Once you learn how to balance your budget, it’ll become easier for you to pursue your financial goals and plan for a better future. At the end of the day, it’s easier to create habits and save when you’re young, because the older you get, the more dependents you have and the more challenging your responsibilities are. If you have a routine from the start, you’ll be able to stick to it for years to come.
- Pension plans are few and far between
The traditional pension plan is disappearing quickly and companies are becoming reluctant to offer pension funds. Within saying that, if you are offered a plan at your company, the chances of it being generous are poor. And, if not, it’s up to you to invest in your own retirement annuity. Do your research and look at all your options as many offer you the ability to save on tax efficiently and achieve the best possible income. On another note, people are starting to live longer, so it’s difficult to assume that a traditional fund will last you the additional years of your life. Make a plan today for tomorrow.
- Compound interest is key
The benefit of saving from a young age is time. As mentioned, when you’re young with little responsibilities or dependants, you’ll be able to build up a large amount of savings using the power of compound interest. Putting money aside for years will give your money time to grow, allowing you to save less. You’ll be surprised at how much your insignificant debit order will grow in 40 years. It’s highly recommended to get into the groove of saving and putting away money for both retirement and for luxuries. When you start saving young, you won’t have to stretch your budget when future obligations arise.

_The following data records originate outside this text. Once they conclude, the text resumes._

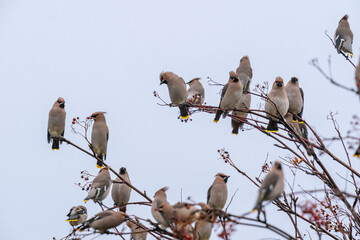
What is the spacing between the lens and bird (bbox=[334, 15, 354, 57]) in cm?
820

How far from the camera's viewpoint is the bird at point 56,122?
25.8ft

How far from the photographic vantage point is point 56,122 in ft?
25.8

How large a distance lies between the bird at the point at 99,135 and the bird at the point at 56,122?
0.69 meters

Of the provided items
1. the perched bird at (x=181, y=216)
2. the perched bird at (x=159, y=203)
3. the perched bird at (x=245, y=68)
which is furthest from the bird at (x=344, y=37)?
the perched bird at (x=181, y=216)

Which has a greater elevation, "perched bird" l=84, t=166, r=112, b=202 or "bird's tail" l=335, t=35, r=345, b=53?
"bird's tail" l=335, t=35, r=345, b=53

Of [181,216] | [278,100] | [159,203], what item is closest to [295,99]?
[278,100]

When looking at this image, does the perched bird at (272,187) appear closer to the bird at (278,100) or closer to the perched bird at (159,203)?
the perched bird at (159,203)

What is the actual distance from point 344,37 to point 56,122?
459 centimetres

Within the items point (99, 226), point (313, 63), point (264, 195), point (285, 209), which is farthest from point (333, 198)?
point (99, 226)

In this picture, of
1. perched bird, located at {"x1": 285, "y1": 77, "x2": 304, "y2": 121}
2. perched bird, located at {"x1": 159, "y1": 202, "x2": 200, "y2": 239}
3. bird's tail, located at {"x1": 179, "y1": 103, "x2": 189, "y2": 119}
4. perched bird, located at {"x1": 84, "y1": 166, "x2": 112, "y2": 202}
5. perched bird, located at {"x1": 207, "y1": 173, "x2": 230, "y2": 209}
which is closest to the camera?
perched bird, located at {"x1": 159, "y1": 202, "x2": 200, "y2": 239}

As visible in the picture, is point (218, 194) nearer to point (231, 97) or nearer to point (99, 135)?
point (231, 97)

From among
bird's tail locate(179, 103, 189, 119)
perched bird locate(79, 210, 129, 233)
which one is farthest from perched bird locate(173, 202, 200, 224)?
bird's tail locate(179, 103, 189, 119)

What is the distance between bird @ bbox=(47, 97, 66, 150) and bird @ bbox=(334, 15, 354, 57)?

Whether you’ve landed your dream job or you’re working three to pay the bills, it all comes down to how much you can save. Success is measured by your savings, so the earlier start, the better your future will be. Not just for retirement saving purposes, but to lead a better life. Life is unpredictable and you never know when your vehicle is going to need a new clutch, so make sure you have the money to get yourself out of these sticky situations. Most people only start saving their money after the age of 25 because they’re still enjoying the perks of earning a salary. Don’t leave your piggy bank empty for years before it’s too late. If you don’t save in your early years, you might find yourself in debt. But, without the Prescription Act and professional guidance, you’ll be protected from unscrupulous credit providers.